What is asked:
Rewrite the items as a Markdown table with the columns Row and Text, starting at the line containing "What distance from" and continuing through the last line of the items, both ends included. Give each line its own row with a running number, and leave out blank lines.

---- Provided data

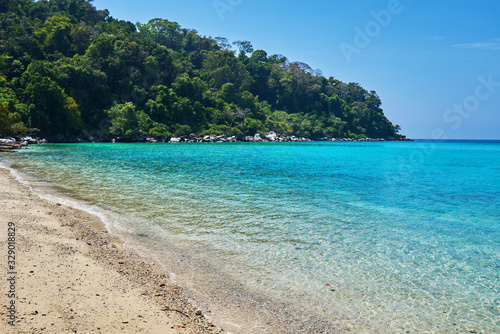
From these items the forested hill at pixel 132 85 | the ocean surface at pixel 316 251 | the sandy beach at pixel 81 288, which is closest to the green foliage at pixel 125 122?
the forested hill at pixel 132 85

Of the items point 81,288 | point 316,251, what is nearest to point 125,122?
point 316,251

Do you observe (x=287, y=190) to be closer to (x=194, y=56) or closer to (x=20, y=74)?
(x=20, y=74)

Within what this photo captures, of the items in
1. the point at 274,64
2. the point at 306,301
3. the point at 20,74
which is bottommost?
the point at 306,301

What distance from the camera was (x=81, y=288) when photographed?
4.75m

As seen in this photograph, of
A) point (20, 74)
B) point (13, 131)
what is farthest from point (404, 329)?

--------

Correct result:
| Row | Text |
|---|---|
| 1 | What distance from the camera was (x=81, y=288) when photographed? |
| 2 | 4.75m |
| 3 | As seen in this photograph, of |
| 4 | A) point (20, 74) |
| 5 | B) point (13, 131) |
| 6 | what is farthest from point (404, 329)? |